Accountability mechanisms require formal contracts and processes with partners to guarantee continued support and cooperation during incidents. Keep human-in-the-loop oversight for legal and ethical considerations, while leveraging automation for speed. After events, publish a factual timeline, quantify detection-to-containment times, and outline what went well and what needs improvement; use these details to refine resource allocations and delivery commitments to victims and stakeholders. Narratives that mislead the reader should be countered with transparent data and a clear message about remedies and responsibility. This is their right to understand what happened and how it was addressed. Political-relations considerations should be addressed to align stakeholder expectations and reinforce trust through accountable delivery.

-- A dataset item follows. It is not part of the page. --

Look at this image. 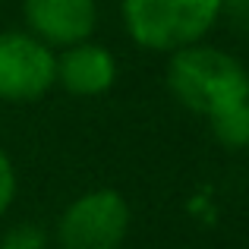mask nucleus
I'll use <instances>...</instances> for the list:
<instances>
[{"label": "nucleus", "instance_id": "10", "mask_svg": "<svg viewBox=\"0 0 249 249\" xmlns=\"http://www.w3.org/2000/svg\"><path fill=\"white\" fill-rule=\"evenodd\" d=\"M240 19H243V22H246V29H249V3H246V10H243V16H240Z\"/></svg>", "mask_w": 249, "mask_h": 249}, {"label": "nucleus", "instance_id": "6", "mask_svg": "<svg viewBox=\"0 0 249 249\" xmlns=\"http://www.w3.org/2000/svg\"><path fill=\"white\" fill-rule=\"evenodd\" d=\"M117 79V60L104 44L76 41L57 57V82L82 98L101 95Z\"/></svg>", "mask_w": 249, "mask_h": 249}, {"label": "nucleus", "instance_id": "1", "mask_svg": "<svg viewBox=\"0 0 249 249\" xmlns=\"http://www.w3.org/2000/svg\"><path fill=\"white\" fill-rule=\"evenodd\" d=\"M167 85L186 110L214 117L249 98V76L237 57L208 44H186L167 63Z\"/></svg>", "mask_w": 249, "mask_h": 249}, {"label": "nucleus", "instance_id": "5", "mask_svg": "<svg viewBox=\"0 0 249 249\" xmlns=\"http://www.w3.org/2000/svg\"><path fill=\"white\" fill-rule=\"evenodd\" d=\"M22 10L35 38L63 48L85 41L98 19L95 0H22Z\"/></svg>", "mask_w": 249, "mask_h": 249}, {"label": "nucleus", "instance_id": "3", "mask_svg": "<svg viewBox=\"0 0 249 249\" xmlns=\"http://www.w3.org/2000/svg\"><path fill=\"white\" fill-rule=\"evenodd\" d=\"M129 231V205L114 189H91L60 214L57 240L63 249H120Z\"/></svg>", "mask_w": 249, "mask_h": 249}, {"label": "nucleus", "instance_id": "7", "mask_svg": "<svg viewBox=\"0 0 249 249\" xmlns=\"http://www.w3.org/2000/svg\"><path fill=\"white\" fill-rule=\"evenodd\" d=\"M208 123H212V133L221 145L249 148V98L227 110H221V114L208 117Z\"/></svg>", "mask_w": 249, "mask_h": 249}, {"label": "nucleus", "instance_id": "8", "mask_svg": "<svg viewBox=\"0 0 249 249\" xmlns=\"http://www.w3.org/2000/svg\"><path fill=\"white\" fill-rule=\"evenodd\" d=\"M44 246H48V237L35 224H16L0 243V249H44Z\"/></svg>", "mask_w": 249, "mask_h": 249}, {"label": "nucleus", "instance_id": "2", "mask_svg": "<svg viewBox=\"0 0 249 249\" xmlns=\"http://www.w3.org/2000/svg\"><path fill=\"white\" fill-rule=\"evenodd\" d=\"M123 22L148 51H180L199 44L221 16V0H120Z\"/></svg>", "mask_w": 249, "mask_h": 249}, {"label": "nucleus", "instance_id": "4", "mask_svg": "<svg viewBox=\"0 0 249 249\" xmlns=\"http://www.w3.org/2000/svg\"><path fill=\"white\" fill-rule=\"evenodd\" d=\"M57 82V57L29 32H0V98L35 101Z\"/></svg>", "mask_w": 249, "mask_h": 249}, {"label": "nucleus", "instance_id": "9", "mask_svg": "<svg viewBox=\"0 0 249 249\" xmlns=\"http://www.w3.org/2000/svg\"><path fill=\"white\" fill-rule=\"evenodd\" d=\"M13 196H16V170H13L10 158H6V152L0 148V214L10 208Z\"/></svg>", "mask_w": 249, "mask_h": 249}]
</instances>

Governance should embed accountability into daily delivery: specify who signs off on containment, what data is shared with the reader, and how progress is communicated. Use dashboards to show detection-to-containment times, recovery milestones, and lessons learned; align these with contracts and performance reviews. Detail the human aspects of response, from on-call rotations to training, and commonly used metrics such as training completion, tabletop exercise participation, and the effectiveness of message delivery to victims. These elements lead to stronger risk mitigation and a clearer narrative for stakeholders.